* PROBLEM
Please render the lines from the one with "Starting with farthest" to the one with "the window frame at point (518, 383) <", both included, as a numbered list with blank lines left out.

* RECORDS SUPPLIED
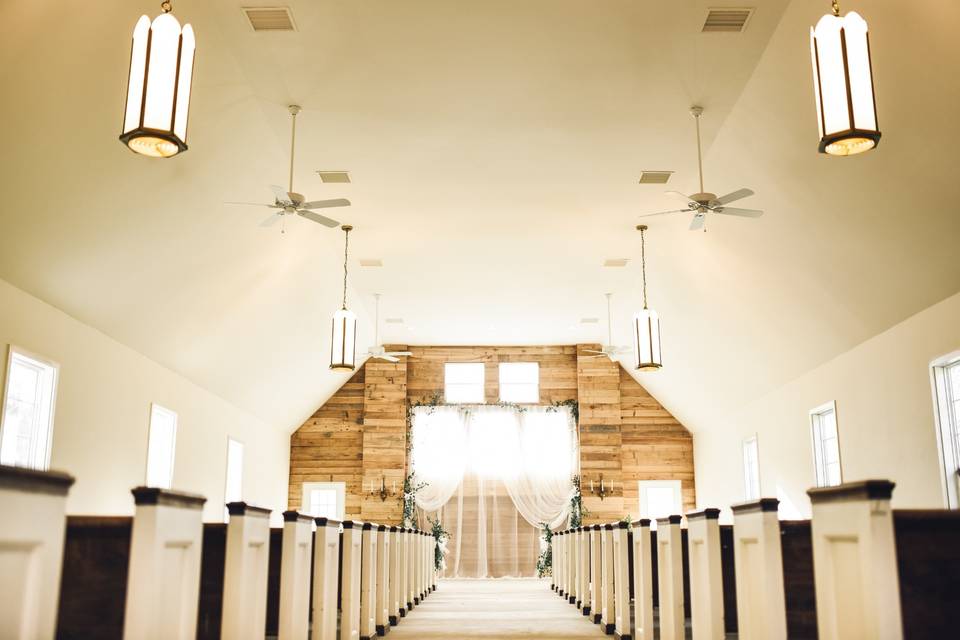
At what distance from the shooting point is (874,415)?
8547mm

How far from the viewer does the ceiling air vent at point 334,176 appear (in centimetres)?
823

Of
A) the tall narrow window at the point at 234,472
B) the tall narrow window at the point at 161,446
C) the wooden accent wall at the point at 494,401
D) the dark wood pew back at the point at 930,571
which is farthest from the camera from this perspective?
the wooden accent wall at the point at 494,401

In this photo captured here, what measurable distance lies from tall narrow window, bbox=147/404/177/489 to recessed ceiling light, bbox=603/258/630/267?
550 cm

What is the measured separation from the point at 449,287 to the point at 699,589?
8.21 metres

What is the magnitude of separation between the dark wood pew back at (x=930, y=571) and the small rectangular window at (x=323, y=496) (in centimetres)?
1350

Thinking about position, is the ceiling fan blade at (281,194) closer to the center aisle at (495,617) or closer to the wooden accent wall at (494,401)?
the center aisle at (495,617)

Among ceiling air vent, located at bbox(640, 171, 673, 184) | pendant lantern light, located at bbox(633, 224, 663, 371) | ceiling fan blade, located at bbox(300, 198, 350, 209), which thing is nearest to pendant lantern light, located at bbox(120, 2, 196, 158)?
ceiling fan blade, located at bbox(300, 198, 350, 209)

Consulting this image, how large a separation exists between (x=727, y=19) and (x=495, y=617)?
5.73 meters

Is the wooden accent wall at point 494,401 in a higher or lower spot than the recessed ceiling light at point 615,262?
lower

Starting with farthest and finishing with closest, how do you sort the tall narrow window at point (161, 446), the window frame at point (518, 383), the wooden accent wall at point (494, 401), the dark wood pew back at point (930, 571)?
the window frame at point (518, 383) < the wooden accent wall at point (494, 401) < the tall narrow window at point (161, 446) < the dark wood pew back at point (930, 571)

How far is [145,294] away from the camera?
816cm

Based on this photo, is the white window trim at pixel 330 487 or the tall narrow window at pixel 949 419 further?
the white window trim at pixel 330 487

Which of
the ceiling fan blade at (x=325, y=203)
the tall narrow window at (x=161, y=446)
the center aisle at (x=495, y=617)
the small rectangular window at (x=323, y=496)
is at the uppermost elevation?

* * *

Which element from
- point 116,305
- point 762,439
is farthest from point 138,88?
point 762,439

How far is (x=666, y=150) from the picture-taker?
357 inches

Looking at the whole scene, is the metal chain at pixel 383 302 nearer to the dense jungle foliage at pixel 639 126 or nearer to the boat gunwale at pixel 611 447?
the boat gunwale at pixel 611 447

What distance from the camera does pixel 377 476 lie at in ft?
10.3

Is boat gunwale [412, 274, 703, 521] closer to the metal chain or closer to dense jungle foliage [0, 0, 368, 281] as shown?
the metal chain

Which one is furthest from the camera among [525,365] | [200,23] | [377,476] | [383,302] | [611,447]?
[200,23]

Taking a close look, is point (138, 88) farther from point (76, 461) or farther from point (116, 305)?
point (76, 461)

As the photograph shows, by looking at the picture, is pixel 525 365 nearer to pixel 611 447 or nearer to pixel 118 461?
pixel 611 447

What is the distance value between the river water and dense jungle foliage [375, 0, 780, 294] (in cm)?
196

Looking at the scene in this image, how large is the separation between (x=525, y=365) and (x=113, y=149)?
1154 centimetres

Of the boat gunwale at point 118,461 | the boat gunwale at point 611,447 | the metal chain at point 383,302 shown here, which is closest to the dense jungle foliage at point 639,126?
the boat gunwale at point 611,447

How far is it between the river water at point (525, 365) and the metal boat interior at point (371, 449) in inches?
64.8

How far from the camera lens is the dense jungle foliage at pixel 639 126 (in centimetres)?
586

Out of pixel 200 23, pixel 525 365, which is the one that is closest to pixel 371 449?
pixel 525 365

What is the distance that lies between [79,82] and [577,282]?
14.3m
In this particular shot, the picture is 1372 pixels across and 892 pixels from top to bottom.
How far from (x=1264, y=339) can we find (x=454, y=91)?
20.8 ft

* CORRECT RESULT
1. Starting with farthest and finishing with closest, how do you sort the tall narrow window at point (161, 446), the window frame at point (518, 383), the wooden accent wall at point (494, 401), the dark wood pew back at point (930, 571)?
2. the window frame at point (518, 383) < the wooden accent wall at point (494, 401) < the tall narrow window at point (161, 446) < the dark wood pew back at point (930, 571)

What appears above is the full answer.